## PASSAGE TO READ
LaPalma3 (1): Introduction
Please note that all the SIEpedia's articles address specific issues or questions raised by IAC users, so they do not attempt to be rigorous or exhaustive, and may or may not be useful or applicable in different or more general contexts.
Introduction | Connecting | Useful Commands (preparations) | Useful Commands (executions) | Script files | FAQs |
IMPORTANT: This documentation is deprecated. It will not be further updated. The new documentation for LaPalma can be found here for external users or here if you are connected to IAC's internal network.
Introduction
This user's guide for the LaPalma Supercomputer (v3) is intended to provide the minimum amount of information needed by a new user on this system. As such, it assumes that the user is familiar with many of the standard aspects of supercomputing as the Unix operating system.

## SUPPLIED DATA
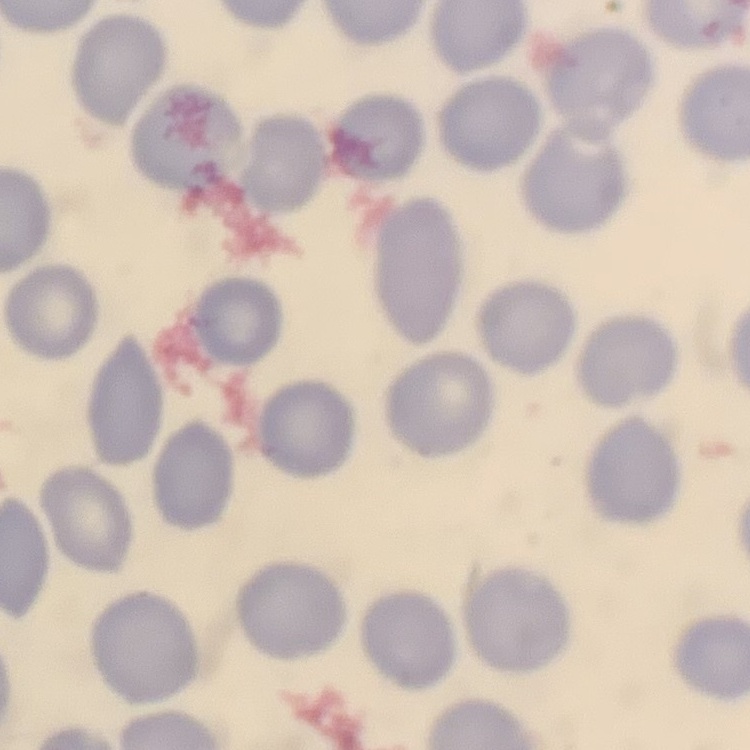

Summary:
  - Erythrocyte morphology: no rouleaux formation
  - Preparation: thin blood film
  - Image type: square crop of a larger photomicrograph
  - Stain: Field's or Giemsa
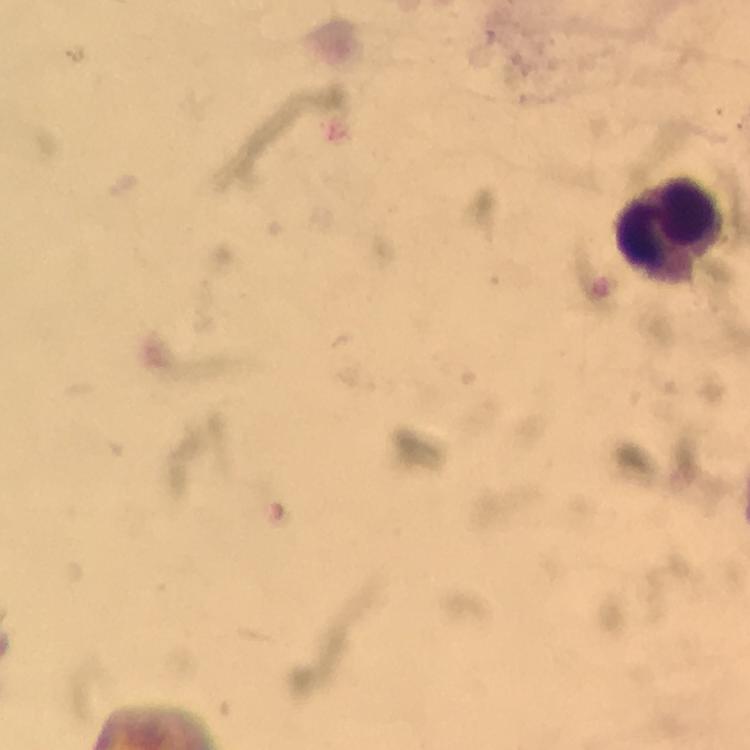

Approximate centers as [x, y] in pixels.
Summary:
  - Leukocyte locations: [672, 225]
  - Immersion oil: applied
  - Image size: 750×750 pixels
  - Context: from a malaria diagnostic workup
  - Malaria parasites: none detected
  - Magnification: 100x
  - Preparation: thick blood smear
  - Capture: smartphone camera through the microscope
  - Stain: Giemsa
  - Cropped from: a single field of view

---

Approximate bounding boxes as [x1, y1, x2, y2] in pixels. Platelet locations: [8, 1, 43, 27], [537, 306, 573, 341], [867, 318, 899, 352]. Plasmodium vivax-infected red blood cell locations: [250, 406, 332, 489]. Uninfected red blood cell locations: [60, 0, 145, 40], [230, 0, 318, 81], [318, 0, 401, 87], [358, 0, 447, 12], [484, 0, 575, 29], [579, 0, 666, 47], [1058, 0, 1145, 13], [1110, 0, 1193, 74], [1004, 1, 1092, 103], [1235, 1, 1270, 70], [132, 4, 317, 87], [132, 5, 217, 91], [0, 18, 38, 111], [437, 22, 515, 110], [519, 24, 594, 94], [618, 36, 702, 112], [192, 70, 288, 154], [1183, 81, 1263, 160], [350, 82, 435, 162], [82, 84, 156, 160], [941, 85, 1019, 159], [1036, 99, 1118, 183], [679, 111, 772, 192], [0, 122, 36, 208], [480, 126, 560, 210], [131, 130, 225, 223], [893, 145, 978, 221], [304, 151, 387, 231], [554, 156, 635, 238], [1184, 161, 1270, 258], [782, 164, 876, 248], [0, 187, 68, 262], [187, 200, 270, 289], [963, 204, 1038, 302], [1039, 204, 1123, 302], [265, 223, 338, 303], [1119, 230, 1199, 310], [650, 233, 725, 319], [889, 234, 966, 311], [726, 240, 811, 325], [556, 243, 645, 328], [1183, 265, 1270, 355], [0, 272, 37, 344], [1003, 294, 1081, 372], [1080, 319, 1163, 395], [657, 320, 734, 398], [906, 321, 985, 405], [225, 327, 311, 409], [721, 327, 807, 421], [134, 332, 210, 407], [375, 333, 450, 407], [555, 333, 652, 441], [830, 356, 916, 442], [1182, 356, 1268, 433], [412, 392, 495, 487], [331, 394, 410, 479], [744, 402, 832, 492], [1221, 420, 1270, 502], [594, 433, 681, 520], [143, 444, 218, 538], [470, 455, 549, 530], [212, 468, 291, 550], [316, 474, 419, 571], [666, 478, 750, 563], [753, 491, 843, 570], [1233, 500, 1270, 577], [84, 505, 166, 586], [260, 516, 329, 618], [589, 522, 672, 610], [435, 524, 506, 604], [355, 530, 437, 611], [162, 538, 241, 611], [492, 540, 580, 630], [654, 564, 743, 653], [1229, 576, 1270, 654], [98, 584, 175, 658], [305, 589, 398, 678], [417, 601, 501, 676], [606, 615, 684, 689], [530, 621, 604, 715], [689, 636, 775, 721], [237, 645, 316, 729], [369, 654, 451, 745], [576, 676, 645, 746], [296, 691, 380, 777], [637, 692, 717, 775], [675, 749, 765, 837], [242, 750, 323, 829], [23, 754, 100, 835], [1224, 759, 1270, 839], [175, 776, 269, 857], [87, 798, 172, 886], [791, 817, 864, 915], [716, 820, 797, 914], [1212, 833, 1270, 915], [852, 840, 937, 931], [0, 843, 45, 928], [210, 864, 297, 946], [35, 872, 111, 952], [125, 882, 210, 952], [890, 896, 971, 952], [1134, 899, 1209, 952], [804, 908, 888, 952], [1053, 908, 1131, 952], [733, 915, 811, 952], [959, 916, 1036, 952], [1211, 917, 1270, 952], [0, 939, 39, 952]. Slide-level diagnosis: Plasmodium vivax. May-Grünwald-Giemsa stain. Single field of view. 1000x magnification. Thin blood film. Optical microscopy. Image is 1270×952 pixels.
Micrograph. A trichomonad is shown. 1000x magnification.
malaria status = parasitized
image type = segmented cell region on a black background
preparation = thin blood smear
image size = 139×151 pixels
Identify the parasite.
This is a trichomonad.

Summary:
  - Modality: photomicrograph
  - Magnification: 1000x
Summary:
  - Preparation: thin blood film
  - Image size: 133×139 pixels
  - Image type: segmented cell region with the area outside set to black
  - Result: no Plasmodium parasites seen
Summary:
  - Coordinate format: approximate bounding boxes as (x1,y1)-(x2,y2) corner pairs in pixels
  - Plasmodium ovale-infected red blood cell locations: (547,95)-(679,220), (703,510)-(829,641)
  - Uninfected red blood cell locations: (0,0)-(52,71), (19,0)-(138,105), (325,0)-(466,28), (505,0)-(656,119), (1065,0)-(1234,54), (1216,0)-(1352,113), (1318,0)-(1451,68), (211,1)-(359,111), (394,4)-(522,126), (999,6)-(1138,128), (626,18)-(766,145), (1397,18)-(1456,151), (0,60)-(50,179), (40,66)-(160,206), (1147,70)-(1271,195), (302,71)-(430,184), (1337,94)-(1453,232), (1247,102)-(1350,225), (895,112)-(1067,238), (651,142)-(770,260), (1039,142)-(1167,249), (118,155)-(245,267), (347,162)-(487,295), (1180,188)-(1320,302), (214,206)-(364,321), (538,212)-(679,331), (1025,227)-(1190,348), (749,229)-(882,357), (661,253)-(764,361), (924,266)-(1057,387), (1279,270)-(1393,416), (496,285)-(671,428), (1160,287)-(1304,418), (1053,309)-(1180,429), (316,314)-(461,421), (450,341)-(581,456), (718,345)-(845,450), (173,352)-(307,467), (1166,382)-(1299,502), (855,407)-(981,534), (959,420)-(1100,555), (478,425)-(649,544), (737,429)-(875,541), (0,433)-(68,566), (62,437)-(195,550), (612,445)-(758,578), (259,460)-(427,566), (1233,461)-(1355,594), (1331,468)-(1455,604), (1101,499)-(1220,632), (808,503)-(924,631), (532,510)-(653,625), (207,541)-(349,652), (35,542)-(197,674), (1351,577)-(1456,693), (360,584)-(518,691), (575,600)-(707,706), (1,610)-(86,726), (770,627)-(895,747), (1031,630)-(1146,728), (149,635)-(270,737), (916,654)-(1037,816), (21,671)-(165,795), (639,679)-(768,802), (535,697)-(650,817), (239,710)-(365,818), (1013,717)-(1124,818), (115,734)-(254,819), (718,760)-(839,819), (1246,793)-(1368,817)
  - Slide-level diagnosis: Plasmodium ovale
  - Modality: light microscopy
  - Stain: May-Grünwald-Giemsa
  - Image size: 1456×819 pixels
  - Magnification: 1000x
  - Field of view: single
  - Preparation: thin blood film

## TASKS TO PERFORM
(A) What does the LaPalma supercomputer guide say about its own documentation status?
(B) From the first block of rows, copy out the lines between the line holding "Approximate centers as [x, y] in pixels." and the line holding "- Magnification: 100x", inclusive, with no changes.

## REPLIES
(A) It is deprecated and will not be further updated.

(B)
Approximate centers as [x, y] in pixels.
Summary:
  - Leukocyte locations: [672, 225]
  - Immersion oil: applied
  - Image size: 750×750 pixels
  - Context: from a malaria diagnostic workup
  - Malaria parasites: none detected
  - Magnification: 100x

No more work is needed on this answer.